Source: acl-2010 pdf

Author: Joseph Turian, Lev Ratinov, Yoshua Bengio

Abstract:

If we take an existing supervised NLP system, a simple and general way to improve accuracy is to use unsupervised word representations as extra word features. We evaluate Brown clusters, Collobert and Weston (2008) embeddings, and HLBL (Mnih & Hinton, 2009) embeddings of words on both NER and chunking. We use near state-of-the-art supervised baselines, and find that each of the three word representations improves the accuracy of these baselines. We find further improvements by combining different word representations.
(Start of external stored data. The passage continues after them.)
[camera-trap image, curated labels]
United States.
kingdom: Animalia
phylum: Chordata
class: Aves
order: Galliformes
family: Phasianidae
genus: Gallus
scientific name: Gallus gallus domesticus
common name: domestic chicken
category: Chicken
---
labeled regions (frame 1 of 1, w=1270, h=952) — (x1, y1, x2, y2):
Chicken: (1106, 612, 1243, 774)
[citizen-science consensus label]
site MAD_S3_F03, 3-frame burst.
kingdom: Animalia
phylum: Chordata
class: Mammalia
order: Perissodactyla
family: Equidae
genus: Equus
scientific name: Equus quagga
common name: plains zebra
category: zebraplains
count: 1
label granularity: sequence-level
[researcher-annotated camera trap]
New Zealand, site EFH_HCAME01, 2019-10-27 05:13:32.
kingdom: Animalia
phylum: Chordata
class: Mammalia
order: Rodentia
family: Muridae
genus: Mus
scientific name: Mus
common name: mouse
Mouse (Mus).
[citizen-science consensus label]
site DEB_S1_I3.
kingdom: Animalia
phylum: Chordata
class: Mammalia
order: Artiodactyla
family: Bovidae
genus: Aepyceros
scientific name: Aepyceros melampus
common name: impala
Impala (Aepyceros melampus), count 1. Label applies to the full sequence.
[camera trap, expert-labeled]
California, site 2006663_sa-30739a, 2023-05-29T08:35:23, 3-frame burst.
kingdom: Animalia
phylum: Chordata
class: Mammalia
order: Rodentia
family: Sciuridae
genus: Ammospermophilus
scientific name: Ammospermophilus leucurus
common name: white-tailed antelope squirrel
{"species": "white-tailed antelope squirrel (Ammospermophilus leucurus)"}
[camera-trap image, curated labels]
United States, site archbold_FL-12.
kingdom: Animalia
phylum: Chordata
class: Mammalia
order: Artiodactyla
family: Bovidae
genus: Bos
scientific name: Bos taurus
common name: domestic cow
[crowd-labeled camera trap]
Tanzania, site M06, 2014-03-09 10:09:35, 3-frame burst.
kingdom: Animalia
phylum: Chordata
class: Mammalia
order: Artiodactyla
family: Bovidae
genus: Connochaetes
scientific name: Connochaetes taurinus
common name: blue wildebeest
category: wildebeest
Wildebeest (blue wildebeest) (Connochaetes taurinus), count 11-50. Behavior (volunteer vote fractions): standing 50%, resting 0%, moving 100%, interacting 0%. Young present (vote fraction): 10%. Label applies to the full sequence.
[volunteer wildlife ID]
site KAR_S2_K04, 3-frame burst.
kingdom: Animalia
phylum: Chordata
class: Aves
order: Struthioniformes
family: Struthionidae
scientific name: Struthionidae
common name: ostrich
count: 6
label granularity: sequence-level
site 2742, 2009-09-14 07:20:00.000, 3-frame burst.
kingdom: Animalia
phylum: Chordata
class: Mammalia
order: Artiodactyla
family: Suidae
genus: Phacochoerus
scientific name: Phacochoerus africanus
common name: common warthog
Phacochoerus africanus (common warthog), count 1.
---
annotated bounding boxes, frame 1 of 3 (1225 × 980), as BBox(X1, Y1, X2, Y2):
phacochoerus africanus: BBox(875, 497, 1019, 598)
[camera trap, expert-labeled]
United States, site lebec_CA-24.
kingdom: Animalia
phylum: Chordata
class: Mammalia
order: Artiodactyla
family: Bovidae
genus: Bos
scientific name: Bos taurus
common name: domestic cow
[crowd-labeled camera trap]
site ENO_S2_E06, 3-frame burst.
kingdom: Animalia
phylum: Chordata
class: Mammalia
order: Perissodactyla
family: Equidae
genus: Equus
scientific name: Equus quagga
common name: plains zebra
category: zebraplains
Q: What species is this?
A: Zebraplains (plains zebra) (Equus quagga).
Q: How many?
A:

You can download our word features, for off-the-shelf use in existing NLP systems, as well as our code, here: http://metaoptimize.com/projects/wordreprs/

[2] Improving Word Representations via Global Context and Multiple Word Prototypes

Source: acl-2012 pdf

Author: Eric H. Huang, Richard Socher, Christopher D. Manning, Andrew Y. Ng

Abstract:

Unsupervised word representations are very useful in NLP tasks both as inputs to learning algorithms and as extra word features in NLP systems. However, most of these models are built with only local context and one representation per word. This is problematic because words are often polysemous and global context can also provide useful information for learning word meanings. We present a new neural network architecture which 1) learns word embeddings that better capture the semantics of words by incorporating both local and global document context, and 2) accounts for homonymy and polysemy by learning multiple embeddings per word. We introduce a new dataset with human judgments on pairs of words in sentential context, and evaluate our model on it, showing that our model outperforms competitive baselines and other neural language models.